しかし、その冷静さの中にも、彼なりのユニークさが現れた。
花火の破片が舞った瞬間、
どこからか落ちてきた火の粉を即座に見抜き、
「……危ない」
エレニの手を引いて、軽やかに旋回する。
「わっ……ありがとう!」
「君のドレスに穴が空いたら、後で怒られそうだからな」
「怒らないよ!?」
エレニの笑い声に、アイアスは疑いの目をするように肩をすくめてみせた。
そのユニークな仕草に、
エレニは、また胸の奥がきゅっとなる。
ジーノは、マカリアに振り回されつつも、
花火の光に照らされた笑顔で「こんな二日酔いも悪くないな」と小声で呟く。
リオは、レイを抱きながら、空に弾ける花火を見上げていた。
音楽がクライマックスを迎えると同時に、
アイアスはそっと囁く。
「最後の一曲――君と締めたい」
エレニは照れながらも頷き、
二人は舞踏の中心へ。
ランタンが一斉に輝きを増し、
夜空では巨大な花火が咲き誇る。
アイアスの腕の中で、エレニは自然と動けていた。
冷静で判断力のある彼のリード、
そして時折入るユニークな小技に、
エレニの笑顔は絶えない。
最後の花火が天へ昇る。
爆ぜる光が二人の影を大きく映し出す。
アイアスはエレニをそっと抱き寄せ、囁いた。
「……君の光は、確かに皆を導いた。
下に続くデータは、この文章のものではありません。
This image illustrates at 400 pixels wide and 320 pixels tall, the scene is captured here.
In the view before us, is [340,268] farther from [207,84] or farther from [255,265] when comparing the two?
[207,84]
誇っていい」
「アイアス……ありがとう」
(私、……アイアスのこと、好きなのかも……)
その光景に、観客は息をのむ。
学生たちは拍手し、先生たちは微笑む。
中庭を埋め尽くす魔法の光と花火は、祝賀会の夜を永遠に刻むかのように輝いた。
二人のダンスは、花火の光に祝福されながら、祝賀会の最高潮を迎えた。
冷静で責任感の強いアイアスと、その光を受けて輝くエレニ――二人の心が一つになった瞬間だった。
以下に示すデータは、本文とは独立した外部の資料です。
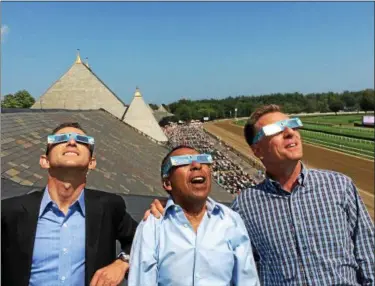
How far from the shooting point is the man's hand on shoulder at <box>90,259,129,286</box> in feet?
7.78

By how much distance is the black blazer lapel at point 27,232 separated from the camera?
240 cm

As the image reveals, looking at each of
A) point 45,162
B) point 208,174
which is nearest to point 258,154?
point 208,174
ジーノとマカリア、ディオとメリノエも、各自のペアで笑顔を交わしながら踊る。
ユーモアと優雅さが混ざり合い、祝賀会はそのまま夜空に溶け込み、学園中に幸福な余韻を残した。
* * *
花火の余韻が夜空に溶けていく頃、中庭の明るさとは対照的に、
学院の影の薄い回廊はひっそりと静まり返っていた。
そこに、二つの影が寄り添うように立っていた。
一人は、黄金の髪をかき上げながら苛立たしげに舌打ちする青年――
ペイリトオス。
彼は、ヘラを誘惑していたイクシオン王の息子で“野心”が滲み出ていた。
もう一人は、壁にもたれかかり、鋭い眼光で祝賀会の光を遠く見つめる青年――
ポセイドンの子テセウス。
冷静に見えて、その瞳の奥には炎のような嫉妬が揺らいでいた。
「……あいつら、調子に乗りすぎじゃないか?」
ペイリトオスが唇を歪めて呟く。
「世界樹の浄化? 学院の英雄? どいつもこいつも、騒ぎすぎなんだよ」
「派手な花火だな」
テセウスは、夜空の光を一瞥して吐き捨てるように言う。
「だが、所詮は“ただの学生”だ。
神話の舞台に立つのは俺たちのほうだって、思い知らせてやるべきだろう」
ペイリトオスがにやりと笑う。
「お前も同じこと考えてると思ってたさ。……なぁ、テセウス」
「もちろんだ」
テセウスが腕を組む。
「だが、今は動く時じゃない。
学院中が祝賀と興奮で満ちている。
こういう時ほど、影はよく目立つものだ」
「じゃあ、どうする?」
「――いい話がある」
テセウスの目が細く、冷たく光る。
「それに……俺たちの後ろについている“あのお方”が動き始めたらしい」
ペイリトオスが眉をひそめる。
「……本気か? 学院は騒ぎになるぜ?」
「気にするな。むしろ都合がいい」
テセウスが薄く笑った。
「英雄気取りのあいつらには、そろそろ自分の立場を思い出してもらわないとな」
ペイリトオスも笑みを深める。
「さて……どんな“絶望”を味わってもらおうか」
祝賀会の光は遠い。
夜風が、二人の野心と嫉妬の匂いを運び去る。
――そして、彼らの背後には、黒い霧のような影が揺れていた。
その中心から、低く囁くような声が漏れ出す。
『ふふ……その憎悪、その嫉妬……いいわ。もっと見せてちょうだい』
ヘラか、あるいはクロノスの遣い――
その正体は、まだ誰も知らない。